**Exercise:** Copy, word for word, the stretch of items from the line containing "From what this" through the last item.

-- Start of Extracted records --

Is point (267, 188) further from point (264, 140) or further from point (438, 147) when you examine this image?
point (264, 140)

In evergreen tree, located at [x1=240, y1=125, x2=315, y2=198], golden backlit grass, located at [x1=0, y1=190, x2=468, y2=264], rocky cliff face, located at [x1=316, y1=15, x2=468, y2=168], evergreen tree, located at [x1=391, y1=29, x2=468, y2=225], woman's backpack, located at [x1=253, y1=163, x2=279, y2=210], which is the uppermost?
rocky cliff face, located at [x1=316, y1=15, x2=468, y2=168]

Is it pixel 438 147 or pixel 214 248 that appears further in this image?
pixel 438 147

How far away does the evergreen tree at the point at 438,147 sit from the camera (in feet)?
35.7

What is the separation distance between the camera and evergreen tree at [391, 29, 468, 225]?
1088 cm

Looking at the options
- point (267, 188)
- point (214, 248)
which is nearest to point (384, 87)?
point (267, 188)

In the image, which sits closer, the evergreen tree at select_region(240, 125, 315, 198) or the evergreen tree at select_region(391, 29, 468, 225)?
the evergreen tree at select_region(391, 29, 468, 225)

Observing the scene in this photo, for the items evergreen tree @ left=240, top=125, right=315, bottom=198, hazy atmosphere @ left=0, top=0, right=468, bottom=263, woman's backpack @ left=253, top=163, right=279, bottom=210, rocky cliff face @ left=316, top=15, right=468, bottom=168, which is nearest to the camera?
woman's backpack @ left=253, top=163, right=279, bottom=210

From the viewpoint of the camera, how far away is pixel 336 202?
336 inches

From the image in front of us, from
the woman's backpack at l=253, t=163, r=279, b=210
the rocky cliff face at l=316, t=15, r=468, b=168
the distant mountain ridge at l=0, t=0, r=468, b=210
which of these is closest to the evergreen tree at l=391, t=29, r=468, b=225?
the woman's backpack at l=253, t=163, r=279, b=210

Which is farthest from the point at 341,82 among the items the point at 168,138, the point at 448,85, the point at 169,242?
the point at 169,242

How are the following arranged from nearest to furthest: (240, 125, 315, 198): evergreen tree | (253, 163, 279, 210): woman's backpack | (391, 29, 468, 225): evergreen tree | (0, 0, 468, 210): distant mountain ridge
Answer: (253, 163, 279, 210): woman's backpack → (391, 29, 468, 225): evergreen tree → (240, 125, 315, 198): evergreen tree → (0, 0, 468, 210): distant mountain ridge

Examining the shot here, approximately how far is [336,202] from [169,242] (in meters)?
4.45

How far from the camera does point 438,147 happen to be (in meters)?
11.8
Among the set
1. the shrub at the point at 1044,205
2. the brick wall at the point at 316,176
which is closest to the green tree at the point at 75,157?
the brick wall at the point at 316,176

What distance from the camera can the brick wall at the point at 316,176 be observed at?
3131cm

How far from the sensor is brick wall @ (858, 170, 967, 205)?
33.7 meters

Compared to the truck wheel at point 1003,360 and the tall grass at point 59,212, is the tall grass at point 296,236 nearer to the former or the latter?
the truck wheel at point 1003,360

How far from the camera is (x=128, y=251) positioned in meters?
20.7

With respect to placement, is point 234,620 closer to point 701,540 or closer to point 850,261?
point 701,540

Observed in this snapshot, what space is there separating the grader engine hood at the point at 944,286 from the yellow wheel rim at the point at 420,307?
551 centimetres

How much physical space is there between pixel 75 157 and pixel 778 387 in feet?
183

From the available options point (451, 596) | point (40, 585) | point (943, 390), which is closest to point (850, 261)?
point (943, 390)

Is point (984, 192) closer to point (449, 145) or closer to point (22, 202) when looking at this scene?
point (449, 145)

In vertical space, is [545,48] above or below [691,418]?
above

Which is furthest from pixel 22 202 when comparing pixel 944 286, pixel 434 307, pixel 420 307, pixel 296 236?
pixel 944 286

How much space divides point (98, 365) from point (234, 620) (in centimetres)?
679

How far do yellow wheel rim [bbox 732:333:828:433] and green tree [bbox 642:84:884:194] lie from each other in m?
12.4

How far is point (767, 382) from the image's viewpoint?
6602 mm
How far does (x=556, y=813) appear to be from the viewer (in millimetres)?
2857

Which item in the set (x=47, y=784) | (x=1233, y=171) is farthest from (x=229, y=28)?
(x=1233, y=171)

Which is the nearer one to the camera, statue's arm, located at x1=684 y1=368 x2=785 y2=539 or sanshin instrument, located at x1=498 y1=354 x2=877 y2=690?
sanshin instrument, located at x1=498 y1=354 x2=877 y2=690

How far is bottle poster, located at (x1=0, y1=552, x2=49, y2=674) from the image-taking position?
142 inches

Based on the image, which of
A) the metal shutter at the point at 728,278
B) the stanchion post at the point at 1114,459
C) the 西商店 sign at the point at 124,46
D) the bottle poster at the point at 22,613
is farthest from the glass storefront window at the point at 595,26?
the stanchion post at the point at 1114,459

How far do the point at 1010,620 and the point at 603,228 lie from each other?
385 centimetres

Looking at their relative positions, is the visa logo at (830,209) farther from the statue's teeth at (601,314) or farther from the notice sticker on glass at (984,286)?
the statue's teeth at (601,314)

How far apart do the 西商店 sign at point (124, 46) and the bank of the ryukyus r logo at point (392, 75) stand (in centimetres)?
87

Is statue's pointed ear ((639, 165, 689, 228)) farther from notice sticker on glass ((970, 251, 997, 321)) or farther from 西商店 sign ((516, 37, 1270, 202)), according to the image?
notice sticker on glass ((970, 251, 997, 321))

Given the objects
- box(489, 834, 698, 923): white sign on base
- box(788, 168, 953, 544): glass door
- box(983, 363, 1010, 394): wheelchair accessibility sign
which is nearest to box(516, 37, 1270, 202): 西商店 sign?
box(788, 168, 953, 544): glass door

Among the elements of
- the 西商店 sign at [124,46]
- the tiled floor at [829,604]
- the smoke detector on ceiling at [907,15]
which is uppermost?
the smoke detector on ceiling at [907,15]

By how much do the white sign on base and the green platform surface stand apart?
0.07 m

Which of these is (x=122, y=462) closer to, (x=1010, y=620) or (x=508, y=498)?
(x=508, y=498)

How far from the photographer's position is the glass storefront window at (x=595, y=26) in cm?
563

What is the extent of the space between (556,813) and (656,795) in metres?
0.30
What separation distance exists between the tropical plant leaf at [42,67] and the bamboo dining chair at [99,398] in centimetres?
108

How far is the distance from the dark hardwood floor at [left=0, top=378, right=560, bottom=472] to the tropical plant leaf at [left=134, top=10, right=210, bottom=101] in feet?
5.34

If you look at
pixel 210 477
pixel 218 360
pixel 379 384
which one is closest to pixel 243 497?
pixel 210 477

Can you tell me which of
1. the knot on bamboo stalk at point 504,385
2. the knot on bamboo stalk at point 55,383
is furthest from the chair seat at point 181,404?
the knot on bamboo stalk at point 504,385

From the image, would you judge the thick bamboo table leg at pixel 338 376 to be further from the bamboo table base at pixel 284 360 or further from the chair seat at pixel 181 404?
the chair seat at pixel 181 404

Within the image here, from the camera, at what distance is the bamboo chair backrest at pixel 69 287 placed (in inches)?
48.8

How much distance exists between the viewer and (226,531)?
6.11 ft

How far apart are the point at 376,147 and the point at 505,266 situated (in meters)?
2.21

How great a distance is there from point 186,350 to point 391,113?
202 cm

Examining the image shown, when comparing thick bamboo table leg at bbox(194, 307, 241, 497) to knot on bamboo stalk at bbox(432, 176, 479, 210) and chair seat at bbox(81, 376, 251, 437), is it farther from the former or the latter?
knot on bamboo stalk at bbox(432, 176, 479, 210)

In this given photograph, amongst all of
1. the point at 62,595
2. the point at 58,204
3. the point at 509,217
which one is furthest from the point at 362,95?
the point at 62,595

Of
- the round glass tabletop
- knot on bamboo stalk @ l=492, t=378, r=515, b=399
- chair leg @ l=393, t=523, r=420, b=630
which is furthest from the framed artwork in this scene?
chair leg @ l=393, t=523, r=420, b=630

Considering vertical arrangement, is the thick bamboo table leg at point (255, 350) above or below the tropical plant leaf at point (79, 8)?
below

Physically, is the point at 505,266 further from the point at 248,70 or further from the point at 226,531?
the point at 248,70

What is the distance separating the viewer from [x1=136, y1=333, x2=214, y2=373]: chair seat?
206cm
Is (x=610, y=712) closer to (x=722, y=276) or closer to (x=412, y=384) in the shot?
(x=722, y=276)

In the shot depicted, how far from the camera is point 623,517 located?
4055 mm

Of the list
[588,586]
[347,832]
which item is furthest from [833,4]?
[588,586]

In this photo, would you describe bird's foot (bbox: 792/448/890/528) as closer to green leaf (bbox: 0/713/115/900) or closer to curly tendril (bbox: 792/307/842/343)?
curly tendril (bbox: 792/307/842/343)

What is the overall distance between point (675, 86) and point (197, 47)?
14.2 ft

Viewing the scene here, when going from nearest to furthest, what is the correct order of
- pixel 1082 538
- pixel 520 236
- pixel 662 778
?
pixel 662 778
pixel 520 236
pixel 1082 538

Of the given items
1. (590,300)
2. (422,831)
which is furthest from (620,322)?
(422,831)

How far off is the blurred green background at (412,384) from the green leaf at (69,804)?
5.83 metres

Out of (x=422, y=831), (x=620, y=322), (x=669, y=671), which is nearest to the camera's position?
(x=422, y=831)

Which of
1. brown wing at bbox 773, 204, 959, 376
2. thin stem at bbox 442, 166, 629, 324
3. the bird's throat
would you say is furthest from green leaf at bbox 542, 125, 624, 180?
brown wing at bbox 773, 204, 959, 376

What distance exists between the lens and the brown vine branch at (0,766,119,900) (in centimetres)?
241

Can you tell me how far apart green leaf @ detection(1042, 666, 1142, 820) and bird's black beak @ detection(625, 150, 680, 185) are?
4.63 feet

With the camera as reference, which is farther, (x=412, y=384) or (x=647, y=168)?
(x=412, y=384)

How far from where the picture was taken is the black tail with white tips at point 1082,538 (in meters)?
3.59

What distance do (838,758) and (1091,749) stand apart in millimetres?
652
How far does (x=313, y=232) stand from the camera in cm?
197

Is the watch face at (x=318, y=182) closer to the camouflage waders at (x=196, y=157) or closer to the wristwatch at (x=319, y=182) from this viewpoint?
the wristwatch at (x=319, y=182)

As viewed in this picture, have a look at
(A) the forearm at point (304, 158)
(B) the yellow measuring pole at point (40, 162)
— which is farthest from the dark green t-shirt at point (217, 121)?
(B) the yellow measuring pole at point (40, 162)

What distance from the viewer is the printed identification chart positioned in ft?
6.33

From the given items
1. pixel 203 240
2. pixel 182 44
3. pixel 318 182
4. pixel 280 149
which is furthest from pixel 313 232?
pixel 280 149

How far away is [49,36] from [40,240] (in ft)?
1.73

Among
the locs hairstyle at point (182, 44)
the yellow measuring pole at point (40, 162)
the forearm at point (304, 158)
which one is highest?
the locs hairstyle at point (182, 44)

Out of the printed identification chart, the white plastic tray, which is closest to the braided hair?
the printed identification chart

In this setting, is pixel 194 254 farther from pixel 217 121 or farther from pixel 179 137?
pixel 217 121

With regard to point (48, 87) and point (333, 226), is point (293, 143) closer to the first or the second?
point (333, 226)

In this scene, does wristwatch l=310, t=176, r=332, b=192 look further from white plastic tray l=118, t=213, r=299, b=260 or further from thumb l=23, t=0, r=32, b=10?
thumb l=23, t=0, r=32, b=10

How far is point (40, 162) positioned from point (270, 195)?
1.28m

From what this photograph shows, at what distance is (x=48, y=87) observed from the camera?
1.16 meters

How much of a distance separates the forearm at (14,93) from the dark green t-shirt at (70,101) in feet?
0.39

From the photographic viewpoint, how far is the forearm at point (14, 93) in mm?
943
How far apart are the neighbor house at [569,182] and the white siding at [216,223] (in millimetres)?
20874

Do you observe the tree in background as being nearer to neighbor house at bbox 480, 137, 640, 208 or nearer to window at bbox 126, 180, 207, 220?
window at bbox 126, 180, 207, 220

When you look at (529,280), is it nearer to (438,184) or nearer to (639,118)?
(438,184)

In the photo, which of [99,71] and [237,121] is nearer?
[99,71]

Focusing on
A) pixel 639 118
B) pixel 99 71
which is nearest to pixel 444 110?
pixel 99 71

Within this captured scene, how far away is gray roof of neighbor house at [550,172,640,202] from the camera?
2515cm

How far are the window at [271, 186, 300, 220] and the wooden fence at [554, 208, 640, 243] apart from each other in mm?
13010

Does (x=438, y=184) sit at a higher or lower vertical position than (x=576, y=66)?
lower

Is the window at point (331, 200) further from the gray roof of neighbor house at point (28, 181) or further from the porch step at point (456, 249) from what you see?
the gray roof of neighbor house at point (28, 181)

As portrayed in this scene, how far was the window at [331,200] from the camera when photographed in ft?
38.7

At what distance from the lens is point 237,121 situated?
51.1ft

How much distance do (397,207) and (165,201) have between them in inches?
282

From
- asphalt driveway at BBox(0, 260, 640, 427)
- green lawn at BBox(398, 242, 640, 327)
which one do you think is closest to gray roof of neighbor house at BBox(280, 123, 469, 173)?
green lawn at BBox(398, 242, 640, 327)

-- End of Extracted records --

**Exercise output:**
From what this photograph shows, at what distance is (x=48, y=87) observed from the camera?
1.16 meters

How much of a distance separates the forearm at (14,93) from the dark green t-shirt at (70,101) in feet?
0.39

From the photographic viewpoint, how far is the forearm at point (14, 93) in mm?
943
How far apart are the neighbor house at [569,182] and the white siding at [216,223] (in millimetres)?
20874

Do you observe the tree in background as being nearer to neighbor house at bbox 480, 137, 640, 208 or nearer to window at bbox 126, 180, 207, 220?
window at bbox 126, 180, 207, 220

When you look at (529,280), is it nearer to (438,184) or nearer to (639,118)?
(438,184)

In the photo, which of [99,71] and [237,121] is nearer?
[99,71]

Focusing on
A) pixel 639 118
B) pixel 99 71
which is nearest to pixel 444 110?
pixel 99 71

Within this captured scene, how far away is gray roof of neighbor house at [550,172,640,202] from the camera?
2515cm

How far are the window at [271, 186, 300, 220] and the wooden fence at [554, 208, 640, 243] apart from each other in mm?
13010

Does (x=438, y=184) sit at a higher or lower vertical position than (x=576, y=66)?
lower

Is the window at point (331, 200) further from the gray roof of neighbor house at point (28, 181) or further from the porch step at point (456, 249) from what you see?
the gray roof of neighbor house at point (28, 181)

As portrayed in this scene, how far was the window at [331,200] from the camera when photographed in ft?
38.7

At what distance from the lens is point 237,121 situated?
51.1ft

How much distance do (397,207) and (165,201) have between them in inches?
282

From
- asphalt driveway at BBox(0, 260, 640, 427)
- green lawn at BBox(398, 242, 640, 327)
which one do you think is closest to gray roof of neighbor house at BBox(280, 123, 469, 173)?
green lawn at BBox(398, 242, 640, 327)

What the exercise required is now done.